Übungstext:
»»
# Wann kann ich eine Seerose aus dem Teich nehmen?



## lindi123 (29. Mai 2011)

Meine Seerose ist monströs groß geworden in den 5 Jahren, seit der Teich besteht. Weiß jemand, wann der beste Zeitpunkt wäre, um Wasser abzulassen und die Seerose zu kappen? Ich habe ca 50 Goldfische und einen absolut intakten Ökö-Kreislauf, den ich auch nicht beschädigen möchte, klares Wasser ohne Pumpe und Filter. Auch sonst guter Bewuchs, aber eben zu viel Seerose. Vielen Dank für Antworten!


----------



## Nymphaion (30. Mai 2011)

*AW: Wann kann ich eine Seerose aus dem Teich nehmen?*

Hallo,

Juni ist der beste Monat um Seerosen zu teilen und zu pflanzen.


----------



## danyvet (30. Mai 2011)

*AW: Wann kann ich eine Seerose aus dem Teich nehmen?*

@Werner: :shock eecht? Aber meine Seerose hat jetzt schon so um die 80 Blätter. Wie soll ich denn die rausnehmen zum Teilen?  Ich dachte mir, im Frühjahr, bevor die ersten Blätter an die Oberfläche kommen, wäre die beste Zeit...


----------



## Nymphaion (31. Mai 2011)

*AW: Wann kann ich eine Seerose aus dem Teich nehmen?*

Eine so große Seerose teilen ist eine Strafarbeit. Du ziehst sämtliche Rhizome aus dem Schlamm (geht vermutlich nur mit schwerem Gerät), und dann suchst Du Dir die schönsten Rhizomspitzen aus zum neu Pflanzen. Der Rest kommt in die Ablage K


----------



## Limnos (31. Mai 2011)
««
Aufgaben:
• A. Welcher Monat ist laut der Diskussion über die Seerose am besten, um Seerosen zu teilen und zu pflanzen?
• B. Nenne alle Benutzernamen, die in der Diskussion über die Seerose über den einzelnen Beiträgen stehen, jeden nur einmal.

Datenteil:
»»
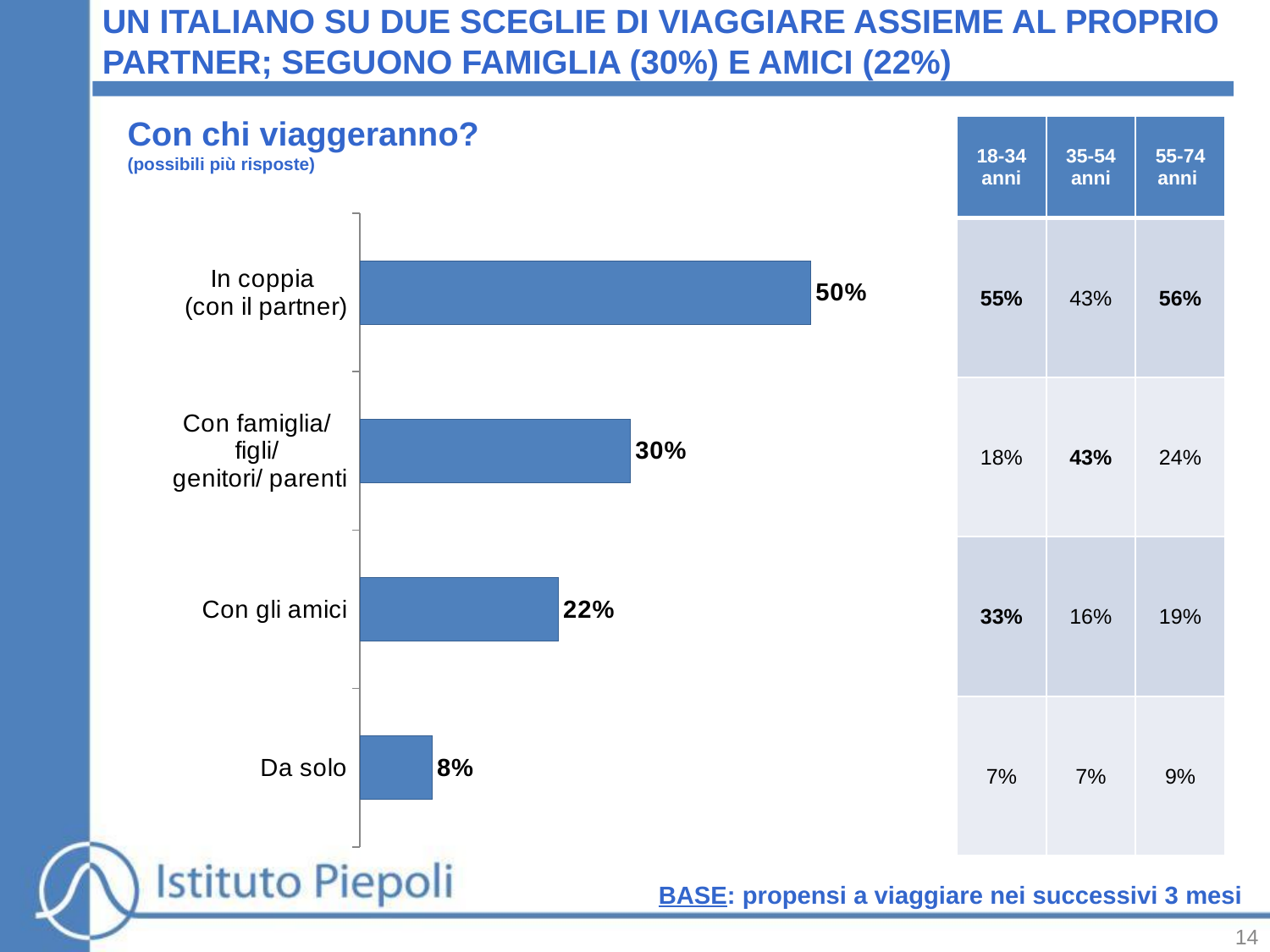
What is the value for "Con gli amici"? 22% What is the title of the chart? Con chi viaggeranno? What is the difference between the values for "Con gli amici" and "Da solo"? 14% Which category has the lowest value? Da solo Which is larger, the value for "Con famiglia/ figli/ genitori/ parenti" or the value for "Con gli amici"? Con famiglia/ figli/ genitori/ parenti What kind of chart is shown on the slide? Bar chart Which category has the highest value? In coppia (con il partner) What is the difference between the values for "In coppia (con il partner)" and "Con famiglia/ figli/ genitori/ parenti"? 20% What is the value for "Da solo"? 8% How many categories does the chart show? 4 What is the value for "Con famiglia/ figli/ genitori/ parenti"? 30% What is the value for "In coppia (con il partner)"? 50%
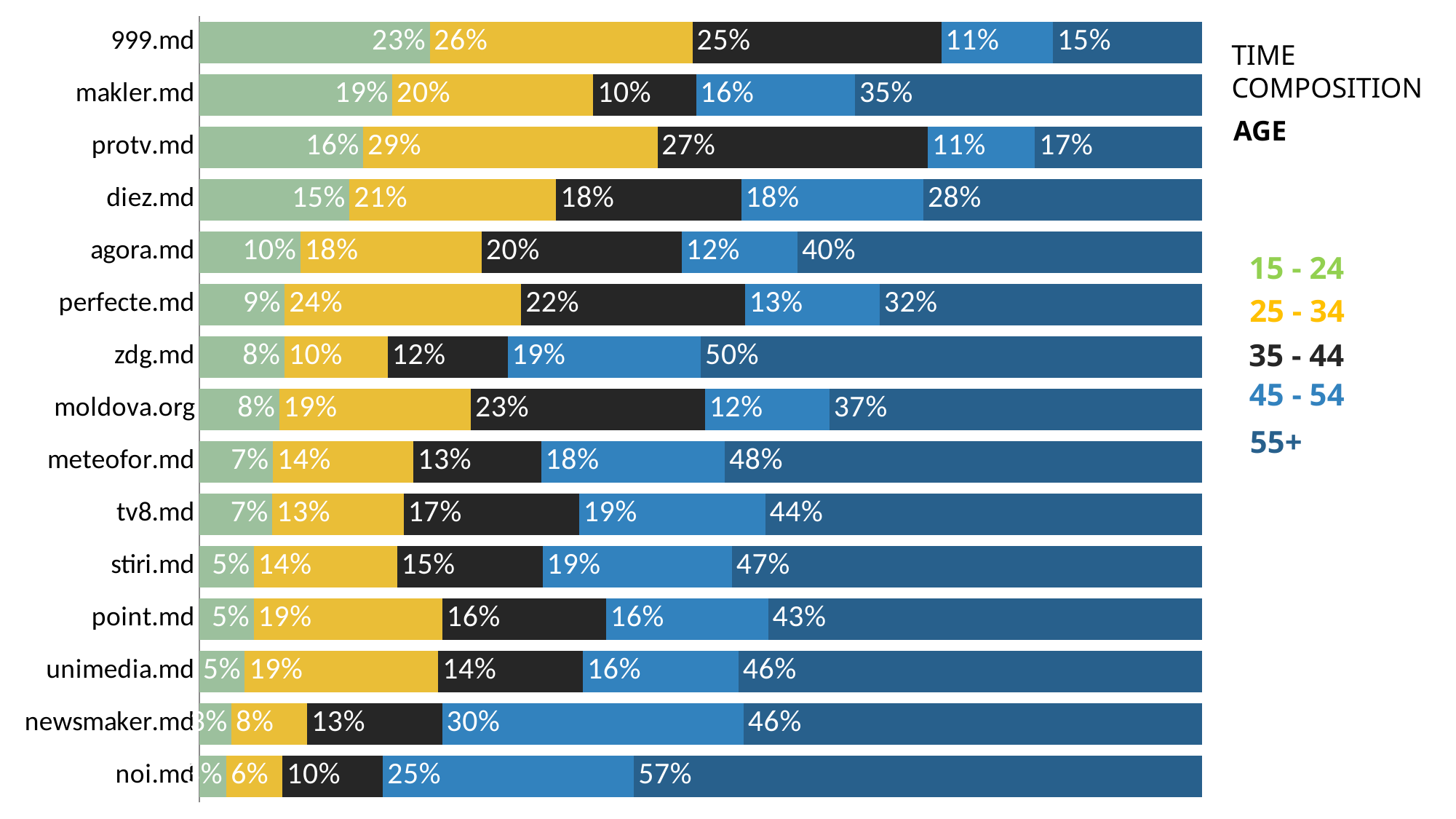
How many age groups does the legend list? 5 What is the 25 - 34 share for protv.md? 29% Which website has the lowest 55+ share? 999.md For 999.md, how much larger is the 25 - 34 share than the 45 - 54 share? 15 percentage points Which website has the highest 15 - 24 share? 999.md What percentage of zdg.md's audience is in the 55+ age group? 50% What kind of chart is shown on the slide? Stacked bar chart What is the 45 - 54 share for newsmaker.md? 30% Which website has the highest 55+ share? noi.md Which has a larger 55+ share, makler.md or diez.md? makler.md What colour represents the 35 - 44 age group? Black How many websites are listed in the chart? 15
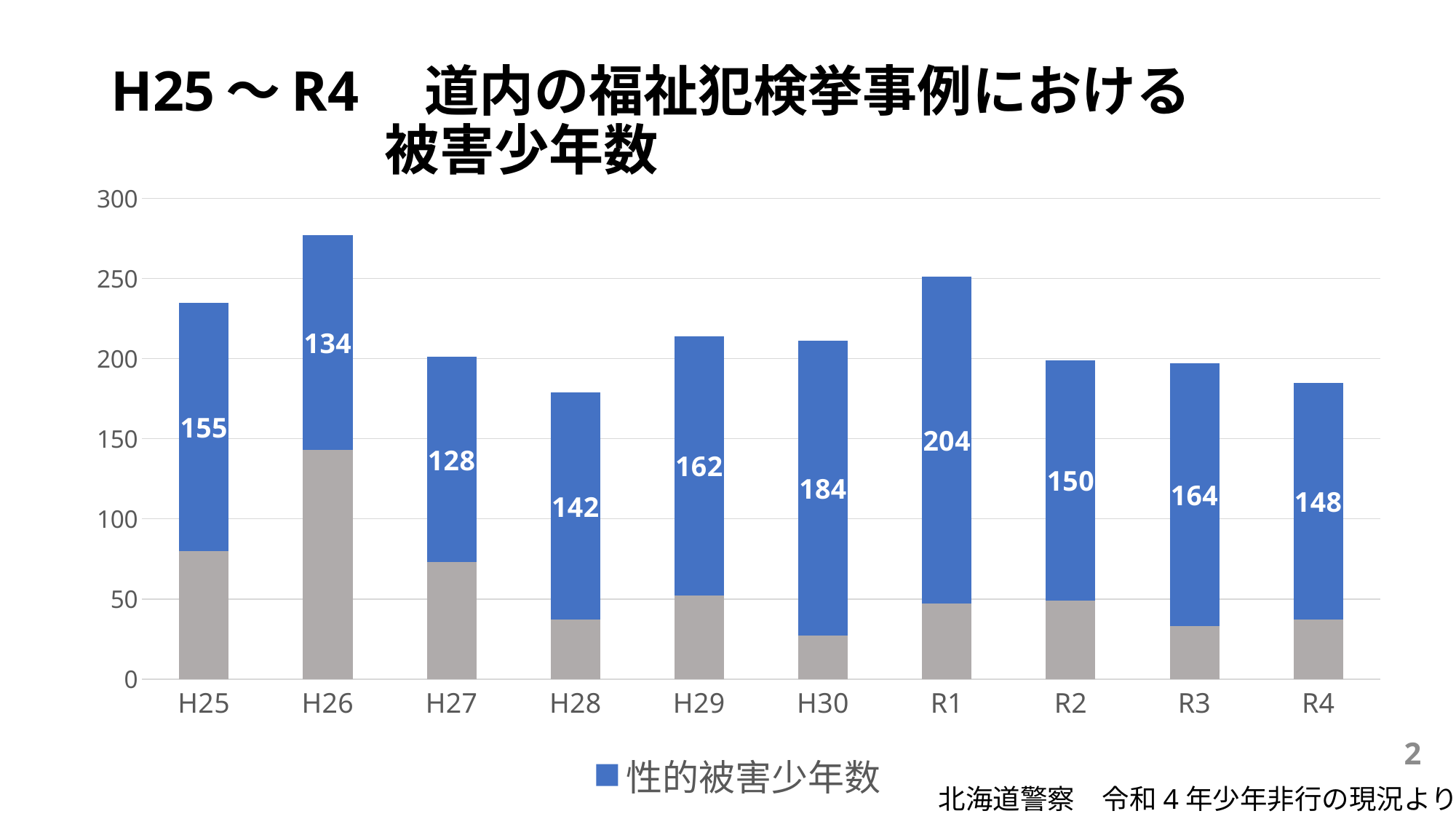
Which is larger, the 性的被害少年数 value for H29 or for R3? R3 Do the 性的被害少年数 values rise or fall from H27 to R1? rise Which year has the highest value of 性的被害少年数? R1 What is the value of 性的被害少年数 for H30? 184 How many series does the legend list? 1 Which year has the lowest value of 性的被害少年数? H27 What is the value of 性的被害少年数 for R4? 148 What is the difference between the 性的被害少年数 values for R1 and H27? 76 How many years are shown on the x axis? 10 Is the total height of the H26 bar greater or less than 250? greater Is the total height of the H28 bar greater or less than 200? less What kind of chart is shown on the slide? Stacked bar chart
««
Antworten der Reihe nach:
• A. Der Juni.

• B. lindi123, Nymphaion, danyvet, Limnos